The interaction potentials of electrons with the basal and prismatic planes, as well as with the c and \(\left\langle {2\bar {1}\bar {1}0} \right\rangle \) axes in hexagonal close-packed crystals (in particular, in crystals of Be, Sc, Ti, Co, Zn, Y, Zr, Tc, Ru, Cd, and La) at a temperature of 300 K are calculated in the Molière approximation. For comparison, the potentials of electron interaction with the {100} planes and the 〈100〉 axes in cubic crystals of Li, Ca, V, Fe, Cu, Sr, Nb, Mo, Rh, Ag, and Ba with body-centered or face-centered lattices are calculated. The choice of these crystals is due to the fact that the atoms from which they are built are adjacent in the Periodic Table. Calculations show that potential wells, as a rule, are deeper in hexagonal crystals than in cubic ones, both in the planar and axial cases. For relativistic electrons with the Lorentz factor γ = 20, when solving the corresponding Sturm–Liouville problems, the energy levels of transverse motion and the corresponding wave functions are found numerically.
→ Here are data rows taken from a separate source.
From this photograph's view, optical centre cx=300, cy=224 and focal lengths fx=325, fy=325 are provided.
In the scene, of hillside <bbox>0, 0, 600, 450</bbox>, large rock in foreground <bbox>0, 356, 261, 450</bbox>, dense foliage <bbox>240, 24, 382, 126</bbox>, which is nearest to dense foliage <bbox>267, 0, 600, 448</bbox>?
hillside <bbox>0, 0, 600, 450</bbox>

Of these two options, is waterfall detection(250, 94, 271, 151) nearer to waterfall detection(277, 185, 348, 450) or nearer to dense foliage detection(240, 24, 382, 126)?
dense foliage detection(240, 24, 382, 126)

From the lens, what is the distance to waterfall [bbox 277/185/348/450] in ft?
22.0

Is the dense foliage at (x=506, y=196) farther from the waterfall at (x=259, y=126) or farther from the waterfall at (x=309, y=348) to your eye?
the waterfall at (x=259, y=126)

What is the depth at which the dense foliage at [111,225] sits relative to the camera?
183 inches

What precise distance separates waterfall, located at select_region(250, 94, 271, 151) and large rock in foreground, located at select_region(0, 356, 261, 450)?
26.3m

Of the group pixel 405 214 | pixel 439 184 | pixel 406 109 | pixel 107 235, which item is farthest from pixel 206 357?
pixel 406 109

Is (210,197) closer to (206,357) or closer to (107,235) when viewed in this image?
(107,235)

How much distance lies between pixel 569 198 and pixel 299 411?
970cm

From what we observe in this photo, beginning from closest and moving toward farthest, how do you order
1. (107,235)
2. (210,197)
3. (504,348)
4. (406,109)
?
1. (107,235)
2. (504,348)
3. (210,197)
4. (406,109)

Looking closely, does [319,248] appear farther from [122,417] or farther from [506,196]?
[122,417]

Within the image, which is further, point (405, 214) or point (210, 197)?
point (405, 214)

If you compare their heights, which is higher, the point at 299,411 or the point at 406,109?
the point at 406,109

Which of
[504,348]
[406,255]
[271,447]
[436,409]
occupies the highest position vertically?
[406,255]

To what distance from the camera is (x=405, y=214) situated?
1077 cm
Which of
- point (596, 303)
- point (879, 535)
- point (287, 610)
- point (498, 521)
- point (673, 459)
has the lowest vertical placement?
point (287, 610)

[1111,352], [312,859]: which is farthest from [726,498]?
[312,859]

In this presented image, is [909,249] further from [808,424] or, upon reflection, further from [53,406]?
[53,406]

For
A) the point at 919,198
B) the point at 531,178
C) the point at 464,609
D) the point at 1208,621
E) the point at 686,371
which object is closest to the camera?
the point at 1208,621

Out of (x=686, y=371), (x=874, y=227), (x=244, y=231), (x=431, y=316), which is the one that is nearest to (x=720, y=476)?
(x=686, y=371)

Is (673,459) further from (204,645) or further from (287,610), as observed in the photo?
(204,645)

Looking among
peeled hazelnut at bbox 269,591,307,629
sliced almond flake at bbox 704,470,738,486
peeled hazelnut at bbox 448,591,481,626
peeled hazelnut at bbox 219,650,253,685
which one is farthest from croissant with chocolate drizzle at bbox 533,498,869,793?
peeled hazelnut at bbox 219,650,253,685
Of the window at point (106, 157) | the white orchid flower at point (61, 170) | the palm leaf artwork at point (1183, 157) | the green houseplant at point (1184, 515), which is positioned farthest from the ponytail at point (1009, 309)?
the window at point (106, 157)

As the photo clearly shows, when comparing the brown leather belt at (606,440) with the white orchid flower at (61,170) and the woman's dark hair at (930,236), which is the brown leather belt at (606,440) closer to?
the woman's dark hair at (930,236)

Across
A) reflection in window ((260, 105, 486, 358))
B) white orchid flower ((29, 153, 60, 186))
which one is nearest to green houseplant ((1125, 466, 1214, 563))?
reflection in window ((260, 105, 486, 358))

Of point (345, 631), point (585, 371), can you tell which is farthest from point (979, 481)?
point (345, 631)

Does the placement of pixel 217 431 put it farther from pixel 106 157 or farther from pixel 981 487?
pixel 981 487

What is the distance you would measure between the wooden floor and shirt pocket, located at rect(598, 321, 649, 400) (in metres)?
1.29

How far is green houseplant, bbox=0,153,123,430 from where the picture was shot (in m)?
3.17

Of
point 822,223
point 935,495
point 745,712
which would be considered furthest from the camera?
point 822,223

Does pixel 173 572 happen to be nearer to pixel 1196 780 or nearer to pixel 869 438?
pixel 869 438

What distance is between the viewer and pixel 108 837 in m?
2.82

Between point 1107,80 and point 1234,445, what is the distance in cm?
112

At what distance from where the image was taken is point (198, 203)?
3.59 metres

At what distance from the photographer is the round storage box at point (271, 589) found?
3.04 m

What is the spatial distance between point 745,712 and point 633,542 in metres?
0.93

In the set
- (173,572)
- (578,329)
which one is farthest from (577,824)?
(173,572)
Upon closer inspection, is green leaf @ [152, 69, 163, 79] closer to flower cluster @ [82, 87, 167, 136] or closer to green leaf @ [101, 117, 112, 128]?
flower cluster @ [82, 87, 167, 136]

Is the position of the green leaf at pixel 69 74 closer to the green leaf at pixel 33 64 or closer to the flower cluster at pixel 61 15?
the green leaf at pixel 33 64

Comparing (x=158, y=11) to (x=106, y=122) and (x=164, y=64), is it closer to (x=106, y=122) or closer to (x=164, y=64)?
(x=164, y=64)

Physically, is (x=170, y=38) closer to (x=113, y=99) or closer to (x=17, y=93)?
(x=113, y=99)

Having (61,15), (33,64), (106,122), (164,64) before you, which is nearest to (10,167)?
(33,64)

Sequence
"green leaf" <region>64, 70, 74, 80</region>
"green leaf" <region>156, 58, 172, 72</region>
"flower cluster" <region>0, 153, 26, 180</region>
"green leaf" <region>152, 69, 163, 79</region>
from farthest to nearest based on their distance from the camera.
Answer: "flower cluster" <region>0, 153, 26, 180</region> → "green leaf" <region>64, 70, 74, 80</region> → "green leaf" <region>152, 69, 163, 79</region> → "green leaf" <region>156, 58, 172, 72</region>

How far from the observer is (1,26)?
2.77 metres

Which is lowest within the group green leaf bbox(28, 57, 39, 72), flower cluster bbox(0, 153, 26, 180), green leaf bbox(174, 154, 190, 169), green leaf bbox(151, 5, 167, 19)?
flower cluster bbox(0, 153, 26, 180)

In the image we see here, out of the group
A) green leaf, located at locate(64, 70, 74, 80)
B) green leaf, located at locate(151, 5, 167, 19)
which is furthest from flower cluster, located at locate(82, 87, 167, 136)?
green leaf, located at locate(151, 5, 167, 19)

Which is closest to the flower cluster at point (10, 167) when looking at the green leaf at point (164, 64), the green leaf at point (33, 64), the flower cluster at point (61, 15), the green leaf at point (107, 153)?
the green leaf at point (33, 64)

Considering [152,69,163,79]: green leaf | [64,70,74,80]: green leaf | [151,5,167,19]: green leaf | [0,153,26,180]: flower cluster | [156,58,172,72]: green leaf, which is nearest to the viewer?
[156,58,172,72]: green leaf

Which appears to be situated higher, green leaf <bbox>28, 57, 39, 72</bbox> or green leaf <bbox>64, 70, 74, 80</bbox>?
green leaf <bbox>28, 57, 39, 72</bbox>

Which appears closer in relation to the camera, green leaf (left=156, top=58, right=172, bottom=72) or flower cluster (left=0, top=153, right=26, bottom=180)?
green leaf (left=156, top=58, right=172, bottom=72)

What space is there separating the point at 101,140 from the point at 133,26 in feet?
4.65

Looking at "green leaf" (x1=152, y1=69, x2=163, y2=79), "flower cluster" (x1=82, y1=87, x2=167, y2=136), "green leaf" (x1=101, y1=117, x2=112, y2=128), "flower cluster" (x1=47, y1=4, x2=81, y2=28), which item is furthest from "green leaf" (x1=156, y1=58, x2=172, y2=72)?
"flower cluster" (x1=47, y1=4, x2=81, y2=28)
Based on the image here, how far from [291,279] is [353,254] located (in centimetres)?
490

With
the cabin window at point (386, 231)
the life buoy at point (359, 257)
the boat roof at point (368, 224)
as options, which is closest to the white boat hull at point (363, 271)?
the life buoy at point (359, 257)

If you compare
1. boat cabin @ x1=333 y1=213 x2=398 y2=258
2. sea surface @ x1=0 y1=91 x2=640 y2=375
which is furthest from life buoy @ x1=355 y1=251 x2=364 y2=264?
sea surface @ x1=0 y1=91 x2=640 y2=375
The spectra of the spontaneously channeling radiation are also numerically calculated in the dipole approximation for a dispersion-free electron beam moving at zero angle with respect to the corresponding crystallographic plane and axes. It is shown that the frequencies and amplitudes of the spectral peaks, as well as the total intensities of these spectra in crystals with a hexagonal structure, are more efficient for practical use than similar characteristics in cubic crystals.